George A. Romero - Between Night and Dawn

New box set from Arrow Video compiles three of George A. Romero’s most interested films and packs them withe extras

This writer is still reeling from the loss of the great George A. Romero, a filmmaker that altered the course of the contemporary horror film but who also fully embodied the independent cinema spirit. And on top of that, he was a sweet, kind, funny, intelligent and humble human being whose company I will forever miss.

RELATED: George A. Romero’s Dead Films Ranked

But in the context of his filmography, there are a slew of fine films George made in the 1970s post-Night of the Living Dead that are flawed, fascinating and essential pieces of his cinematic journey. There’s Always Vanilla, Season of the Witch, and The Crazies, made between Night of the Living Dead and Dawn of the Dead, showcase the extraordinary versatility and dynamism of this irreplaceable American auteur,Three films from the late, legendary director that prove that although he might have defined zombie cinema, it didn’t define him. And now, Arrow Video has compiled these three pictures in a stunning 6-disc, limited edition set, due out October 24th.

George A. Romero: Between Night and Dawn includes the following films:

There’s Always Vanilla (1971): Young drifter Chris and beautiful model Lynn embark upon a tumultuous relationship which seems doomed from the outset.

Season of the Witch (aka Jack’s Wife, 1972) : Joan Mitchell is a bored housewife whose dissatisfaction with her humdrum life leads to an unhealthy interest in the occult.

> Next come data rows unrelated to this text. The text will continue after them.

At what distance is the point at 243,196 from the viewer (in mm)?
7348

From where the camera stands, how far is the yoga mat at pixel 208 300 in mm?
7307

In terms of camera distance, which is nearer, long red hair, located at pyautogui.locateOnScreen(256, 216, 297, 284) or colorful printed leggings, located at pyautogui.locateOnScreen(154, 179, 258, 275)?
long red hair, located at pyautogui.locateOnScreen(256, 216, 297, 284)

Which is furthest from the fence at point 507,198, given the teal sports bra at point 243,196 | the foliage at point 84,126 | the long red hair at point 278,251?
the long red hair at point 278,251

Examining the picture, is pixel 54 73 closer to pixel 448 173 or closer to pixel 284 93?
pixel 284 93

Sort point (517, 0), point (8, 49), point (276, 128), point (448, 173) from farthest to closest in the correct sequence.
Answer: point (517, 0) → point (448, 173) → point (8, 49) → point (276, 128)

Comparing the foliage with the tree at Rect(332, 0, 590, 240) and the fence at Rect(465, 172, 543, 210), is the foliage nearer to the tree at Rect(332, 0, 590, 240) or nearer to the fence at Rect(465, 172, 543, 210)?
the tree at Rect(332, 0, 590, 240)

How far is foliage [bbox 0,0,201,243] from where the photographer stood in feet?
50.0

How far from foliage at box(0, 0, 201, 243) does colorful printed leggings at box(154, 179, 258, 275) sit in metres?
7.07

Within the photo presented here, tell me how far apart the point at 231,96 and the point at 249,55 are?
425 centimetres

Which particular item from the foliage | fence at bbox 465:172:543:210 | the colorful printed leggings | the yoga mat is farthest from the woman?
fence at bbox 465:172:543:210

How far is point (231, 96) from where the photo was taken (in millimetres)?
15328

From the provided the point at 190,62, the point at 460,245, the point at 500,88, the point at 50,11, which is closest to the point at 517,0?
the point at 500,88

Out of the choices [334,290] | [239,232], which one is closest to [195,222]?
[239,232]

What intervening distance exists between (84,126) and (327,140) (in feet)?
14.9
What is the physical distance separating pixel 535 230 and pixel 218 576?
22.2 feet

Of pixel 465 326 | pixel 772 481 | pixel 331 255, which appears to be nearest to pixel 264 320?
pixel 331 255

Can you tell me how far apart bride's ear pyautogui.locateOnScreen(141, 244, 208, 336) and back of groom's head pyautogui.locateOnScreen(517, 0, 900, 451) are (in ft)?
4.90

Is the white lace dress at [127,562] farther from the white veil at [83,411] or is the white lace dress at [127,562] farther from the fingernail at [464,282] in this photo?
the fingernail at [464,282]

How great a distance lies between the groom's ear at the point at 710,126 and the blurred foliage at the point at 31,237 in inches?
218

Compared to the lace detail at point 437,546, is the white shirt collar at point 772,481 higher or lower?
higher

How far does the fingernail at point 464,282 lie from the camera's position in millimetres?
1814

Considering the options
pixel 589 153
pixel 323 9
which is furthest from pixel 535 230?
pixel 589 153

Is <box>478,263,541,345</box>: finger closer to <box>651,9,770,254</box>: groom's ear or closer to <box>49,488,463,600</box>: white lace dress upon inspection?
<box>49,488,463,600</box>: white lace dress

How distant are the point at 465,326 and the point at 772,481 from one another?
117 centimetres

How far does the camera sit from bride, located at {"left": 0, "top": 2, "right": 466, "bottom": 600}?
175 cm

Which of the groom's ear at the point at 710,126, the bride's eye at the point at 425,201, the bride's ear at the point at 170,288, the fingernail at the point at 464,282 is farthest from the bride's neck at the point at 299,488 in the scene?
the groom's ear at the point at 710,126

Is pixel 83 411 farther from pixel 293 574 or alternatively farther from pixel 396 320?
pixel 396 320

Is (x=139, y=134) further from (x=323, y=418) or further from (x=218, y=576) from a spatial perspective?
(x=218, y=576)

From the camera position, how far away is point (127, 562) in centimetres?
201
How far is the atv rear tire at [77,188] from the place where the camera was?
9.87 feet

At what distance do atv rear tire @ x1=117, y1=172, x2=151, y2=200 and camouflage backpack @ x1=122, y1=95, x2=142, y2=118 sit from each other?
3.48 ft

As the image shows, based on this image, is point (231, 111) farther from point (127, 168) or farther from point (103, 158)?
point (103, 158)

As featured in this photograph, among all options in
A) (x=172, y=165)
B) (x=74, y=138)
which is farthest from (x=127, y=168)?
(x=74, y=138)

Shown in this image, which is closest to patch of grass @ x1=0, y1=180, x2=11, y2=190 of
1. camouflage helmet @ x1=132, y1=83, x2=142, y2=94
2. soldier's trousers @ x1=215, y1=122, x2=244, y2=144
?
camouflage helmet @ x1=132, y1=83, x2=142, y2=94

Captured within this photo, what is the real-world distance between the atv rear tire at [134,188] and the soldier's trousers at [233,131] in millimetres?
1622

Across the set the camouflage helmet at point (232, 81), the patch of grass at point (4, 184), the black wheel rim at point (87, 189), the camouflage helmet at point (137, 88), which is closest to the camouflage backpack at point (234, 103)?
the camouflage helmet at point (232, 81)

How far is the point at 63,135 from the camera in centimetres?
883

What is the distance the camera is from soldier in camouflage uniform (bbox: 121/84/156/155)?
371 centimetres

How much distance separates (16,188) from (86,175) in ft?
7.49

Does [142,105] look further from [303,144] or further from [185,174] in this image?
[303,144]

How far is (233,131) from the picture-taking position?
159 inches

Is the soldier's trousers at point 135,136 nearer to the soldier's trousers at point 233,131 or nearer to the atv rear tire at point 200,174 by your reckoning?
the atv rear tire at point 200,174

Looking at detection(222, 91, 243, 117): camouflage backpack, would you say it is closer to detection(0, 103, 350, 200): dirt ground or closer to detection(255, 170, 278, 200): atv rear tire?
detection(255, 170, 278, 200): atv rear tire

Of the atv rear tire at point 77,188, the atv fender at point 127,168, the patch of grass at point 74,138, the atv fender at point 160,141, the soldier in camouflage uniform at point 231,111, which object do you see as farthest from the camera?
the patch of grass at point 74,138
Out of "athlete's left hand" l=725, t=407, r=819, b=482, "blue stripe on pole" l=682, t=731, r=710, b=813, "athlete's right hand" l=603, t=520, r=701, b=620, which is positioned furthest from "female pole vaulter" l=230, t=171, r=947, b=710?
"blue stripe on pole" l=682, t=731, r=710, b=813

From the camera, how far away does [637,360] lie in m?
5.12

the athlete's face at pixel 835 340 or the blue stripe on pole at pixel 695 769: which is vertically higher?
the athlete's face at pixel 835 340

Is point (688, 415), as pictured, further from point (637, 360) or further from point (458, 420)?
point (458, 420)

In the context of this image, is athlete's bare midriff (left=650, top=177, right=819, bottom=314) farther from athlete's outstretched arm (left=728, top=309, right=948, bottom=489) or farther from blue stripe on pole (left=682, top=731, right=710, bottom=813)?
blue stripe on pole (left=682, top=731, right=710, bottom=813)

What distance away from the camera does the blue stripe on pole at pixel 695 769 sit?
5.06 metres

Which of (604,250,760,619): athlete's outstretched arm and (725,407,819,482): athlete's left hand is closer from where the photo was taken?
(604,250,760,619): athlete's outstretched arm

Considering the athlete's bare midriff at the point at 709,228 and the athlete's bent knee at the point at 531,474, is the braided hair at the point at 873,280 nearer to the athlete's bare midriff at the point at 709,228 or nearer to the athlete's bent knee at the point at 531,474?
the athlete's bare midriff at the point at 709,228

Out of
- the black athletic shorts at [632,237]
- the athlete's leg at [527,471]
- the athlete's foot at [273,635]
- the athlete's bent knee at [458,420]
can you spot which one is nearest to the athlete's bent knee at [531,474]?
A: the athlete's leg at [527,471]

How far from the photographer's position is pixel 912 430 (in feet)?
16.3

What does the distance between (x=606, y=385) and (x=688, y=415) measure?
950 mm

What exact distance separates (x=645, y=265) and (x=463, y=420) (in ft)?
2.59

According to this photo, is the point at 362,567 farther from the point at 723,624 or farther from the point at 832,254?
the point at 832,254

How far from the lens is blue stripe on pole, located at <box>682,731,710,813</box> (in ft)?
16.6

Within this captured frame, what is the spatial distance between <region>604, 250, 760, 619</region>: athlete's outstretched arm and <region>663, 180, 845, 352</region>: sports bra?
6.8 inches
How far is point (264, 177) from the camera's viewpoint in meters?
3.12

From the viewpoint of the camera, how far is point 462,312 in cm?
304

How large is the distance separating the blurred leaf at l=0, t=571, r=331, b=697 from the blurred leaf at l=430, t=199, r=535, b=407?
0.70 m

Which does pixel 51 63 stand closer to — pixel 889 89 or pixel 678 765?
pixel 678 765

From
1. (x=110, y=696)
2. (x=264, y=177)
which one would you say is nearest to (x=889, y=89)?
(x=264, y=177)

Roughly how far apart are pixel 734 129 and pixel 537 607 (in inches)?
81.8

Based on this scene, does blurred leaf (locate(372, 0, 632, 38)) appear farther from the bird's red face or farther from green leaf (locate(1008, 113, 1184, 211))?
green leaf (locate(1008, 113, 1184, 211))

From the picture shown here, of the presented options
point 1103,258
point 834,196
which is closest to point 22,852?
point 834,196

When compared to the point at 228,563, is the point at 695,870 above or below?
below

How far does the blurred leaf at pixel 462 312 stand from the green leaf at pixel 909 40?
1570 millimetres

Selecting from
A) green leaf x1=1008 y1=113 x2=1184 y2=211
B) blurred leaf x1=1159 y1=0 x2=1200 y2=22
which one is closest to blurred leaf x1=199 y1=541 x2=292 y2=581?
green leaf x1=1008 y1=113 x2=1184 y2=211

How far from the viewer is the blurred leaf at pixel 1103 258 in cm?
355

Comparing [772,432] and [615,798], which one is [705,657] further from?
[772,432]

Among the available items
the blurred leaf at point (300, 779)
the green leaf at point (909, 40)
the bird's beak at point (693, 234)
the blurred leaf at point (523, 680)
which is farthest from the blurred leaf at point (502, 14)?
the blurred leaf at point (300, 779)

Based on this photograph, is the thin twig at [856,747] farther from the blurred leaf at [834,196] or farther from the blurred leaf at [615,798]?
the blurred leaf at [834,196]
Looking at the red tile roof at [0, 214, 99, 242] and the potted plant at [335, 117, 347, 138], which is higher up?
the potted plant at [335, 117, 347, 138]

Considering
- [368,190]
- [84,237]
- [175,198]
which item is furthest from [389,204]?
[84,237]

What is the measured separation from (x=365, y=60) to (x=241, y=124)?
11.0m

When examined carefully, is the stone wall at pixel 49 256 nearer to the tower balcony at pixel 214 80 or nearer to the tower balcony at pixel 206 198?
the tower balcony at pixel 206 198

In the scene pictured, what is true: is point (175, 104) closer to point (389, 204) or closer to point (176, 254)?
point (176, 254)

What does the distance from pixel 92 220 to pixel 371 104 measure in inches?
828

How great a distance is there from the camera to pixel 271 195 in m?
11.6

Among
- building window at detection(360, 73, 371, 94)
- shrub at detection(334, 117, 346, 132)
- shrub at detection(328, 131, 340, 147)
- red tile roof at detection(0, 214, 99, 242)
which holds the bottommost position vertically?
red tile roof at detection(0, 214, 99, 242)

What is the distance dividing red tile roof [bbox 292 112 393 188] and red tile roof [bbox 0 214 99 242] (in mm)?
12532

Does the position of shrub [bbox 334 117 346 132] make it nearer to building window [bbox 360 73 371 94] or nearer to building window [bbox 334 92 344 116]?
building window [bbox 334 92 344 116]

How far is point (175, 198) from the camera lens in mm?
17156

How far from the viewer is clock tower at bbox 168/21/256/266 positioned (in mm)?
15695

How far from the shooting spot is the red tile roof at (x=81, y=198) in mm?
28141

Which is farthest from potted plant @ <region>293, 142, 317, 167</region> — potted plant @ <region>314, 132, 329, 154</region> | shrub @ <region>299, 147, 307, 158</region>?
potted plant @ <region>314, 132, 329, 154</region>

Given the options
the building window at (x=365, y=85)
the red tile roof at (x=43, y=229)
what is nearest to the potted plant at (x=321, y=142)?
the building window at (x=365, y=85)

The Crazies (aka Code Name: Trixie, 1973): A small rural town finds itself in the grip of an infection which sends its hosts into a violent, homicidal frenzy.

Special Features Include:

– High Definition Blu-ray (1080p) and Standard DVD presentations
– English subtitles for the deaf and hard of hearing
– Reversible sleeves for each film featuring original and newly-commissioned artwork by Gilles Vranckx
– Limited Edition 60-page booklet featuring new writing on the films

There’s Always Vanilla:
– Brand new 2K restoration from the original negative
– Brand new audio commentary by Travis Crawford
– Brand new interviews with actors Judith Ridley and Richard Ricci, producer Russ Streiner and – sound recordist Gary Streiner
– Digging Up the Dead – The Lost Films of George A. Romero – archive interview with Romero looking at his early films There’s Always Vanilla and Season of the Witch Trailer
– Trailer

Season of the Witch:
– Brand new 4K restoration from original film elements
– Alternate extended cut
– Brand new audio commentary by Travis Crawford
– When Romero met Del Toro – celebrated filmmaker Guillermo Del Toro sits down with George Romero for this candid career-spanning conversation
– The Secret Life of Jack’s Wife – archive interview with actress Jan White
– Alternate Opening Titles
– Trailers

The Crazies:
– Brand new 4K restoration from original film elements
– Brand new audio commentary by Travis Crawford
– Romero Was Here – featurette revisiting The Crazies filming locations in Evans City, PA
– Never Before Seen BTS footage
– 2016 Q&A with Lynn Lowry from Abertoir Film Festival
– Alternate Opening Titles
– Trailers

Pre-order this amazing set HERE.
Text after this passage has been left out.